Diese Einstellung steht allerdings im Widerspruch zu der prophetischen Botschaft. Im Koran lesen wir: „Gott will für euch das Leichte und nicht das Schwere“ (2:185) oder „Gott will euch keine Belästigung aufbürden“(5:6), sowie „Er hat euch keinerlei Beengung im Gottesdienst auferlegt.“(22:78). Diese Stellen und andere besagen, dass Gott mit seiner Kunde das Leben der Menschen nicht schwer machen möchte, sondern im Gegenteil.

Schaut man sich das prophetische Wirken an, dann stellt man fest, dass seine Botschaft unbefangen in das Leben von unterschiedlichen Menschen integriert wurde. Der Gesandte Gottes, salla allahu alayhi wa sallam, kam auch nicht, um das Alltagsleben seiner Anhänger radikal zu verändern. Er hat seine Gefährten auch nicht ständig belehrt.

Ibn Masʿūd tradierte diesbezüglich: „Der Gesandte Gottes, salla allahu alayhi wa sallam, hat von Zeit zu Zeit uns eine Ermahnung ans Herz gelegt, und zwar aus Angst, dass wir uns langweilen.“ Heute würde man sagen, der Prophet salla allahu alayhi wa sallam wollte seine Gefährten nicht stressen. Vom Gesandten Gottes kommt auch die Aussage:„Dīn ist Leichtigkeit“. Dīn lässt sich hier als die Gehorsamsform, bzw. als die gesamte Beziehung mit und zu Gott übersetzen. In einer anderen Überlieferung sagte der Gesandte Gottes: „Die beste Art Gott zu dienen ist die Leichteste.“

Heutzutage werden diese Prinzipien, die zum Kern der prophetischen Botschaften gehören, ignoriert. Stattdessen wird über jede Kleinigkeit weiter geforscht, sodass die Beziehung zu Gott und somit die Beziehung zu der Welt eine sekundäre Angelegenheit werden. In dieser Denkweise spielt eher die Erhaltung einer bestimmten Lehre und nicht die Verwirklichung des Menschseins die Grundlage des Glaubens und der Glaubenspraxis. Diese Einstellung wird leider auch von manchen Gelehrten heute noch gefördert. Anstatt dass sie den Menschen aus der Breite der Tradition und Interpretationen leichte Lösungen für ihre Fragen und Angelegenheiten geben, bedrohen sie die Leute damit, dass sie bloß nicht diese oder jene Lehre verlassen dürfen , als ob es den Segen und die Gnade Gottes nur in einer bestimmten Auffassung oder Denkschule gäbe.

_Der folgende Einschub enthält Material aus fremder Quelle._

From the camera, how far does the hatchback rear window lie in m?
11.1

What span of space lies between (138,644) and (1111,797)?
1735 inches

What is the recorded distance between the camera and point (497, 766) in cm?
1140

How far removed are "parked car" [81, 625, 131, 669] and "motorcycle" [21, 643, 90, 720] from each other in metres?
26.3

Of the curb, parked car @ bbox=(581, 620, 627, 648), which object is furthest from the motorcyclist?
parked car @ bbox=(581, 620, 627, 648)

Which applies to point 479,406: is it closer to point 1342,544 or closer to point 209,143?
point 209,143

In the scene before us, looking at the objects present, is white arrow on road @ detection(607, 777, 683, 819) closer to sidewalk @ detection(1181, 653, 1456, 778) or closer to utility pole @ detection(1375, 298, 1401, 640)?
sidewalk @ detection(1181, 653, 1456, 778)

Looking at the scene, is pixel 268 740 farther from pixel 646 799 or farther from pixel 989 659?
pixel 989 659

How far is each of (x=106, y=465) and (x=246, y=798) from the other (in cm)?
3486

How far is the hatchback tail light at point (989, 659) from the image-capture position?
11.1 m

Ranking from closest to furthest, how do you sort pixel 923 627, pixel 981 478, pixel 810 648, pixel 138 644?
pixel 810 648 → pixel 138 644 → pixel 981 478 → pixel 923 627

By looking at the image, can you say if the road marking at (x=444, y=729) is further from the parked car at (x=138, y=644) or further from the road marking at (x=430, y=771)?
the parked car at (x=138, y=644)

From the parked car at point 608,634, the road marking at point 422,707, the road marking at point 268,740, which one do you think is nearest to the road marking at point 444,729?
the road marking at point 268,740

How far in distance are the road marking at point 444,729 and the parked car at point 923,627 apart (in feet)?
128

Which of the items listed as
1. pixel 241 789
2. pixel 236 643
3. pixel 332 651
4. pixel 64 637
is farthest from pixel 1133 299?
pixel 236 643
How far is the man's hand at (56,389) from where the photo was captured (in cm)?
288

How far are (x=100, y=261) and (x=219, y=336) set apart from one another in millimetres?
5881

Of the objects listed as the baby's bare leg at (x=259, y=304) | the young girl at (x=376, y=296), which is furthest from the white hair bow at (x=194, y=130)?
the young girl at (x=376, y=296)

Die verklemmte Art, die Beziehung zu Gott so zu verstehen, dass man denkt, gläubig ist nur der, der eine gekünstelte Ernsthaftigkeit vorspielt, wirkt als unnatürliches Verhalten der Person. Darüber hinaus verlangte der Prophet, salla allahu alayhi wa sallam, nicht von jedem das Gleiche. Schon in der Zeit des Propheten gab es eine große Vielfalt unter den Menschen. Nicht alle Anhänger des Auserkorenen waren gleich. Die meisten davon waren normale einfache Menschen, die genauso wie wir heute mit ihrem Alltag beschäftigt waren.

Wir lesen in der Prophetenbiografie, dass Menschen aus fernen Ecken der arabischen Halbinsel zu ihm kamen, kurz in den Grundlagen seiner Botschaft unterrichtet wurden und wieder gingen. Danach haben jene den Propheten nie mehr gesehen. Diese Menschen haben ihr Leben weitergeführt, wie sie es vorher gelebt haben, und haben die Botschaft des Propheten in einer natürlichen Weise in ihr Leben integriert.

Aus einer prophetischen Botschaft, die unterschiedliche Auslegungen und Verwirklichungen erlaubt, haben manche heute eine Grundlage gemacht, die das Leben der Menschen erschwert. Die Vorstellung, die heute manche Muslime von der Scharia als die Gesamtheit der göttlichen und prophetischen Kunde haben, gleicht dem Spiel „Boden ist Lava“, egal wo man hineintritt, lauert die Gefahr, sich zu verbrennen und etwas Falsches zu machen.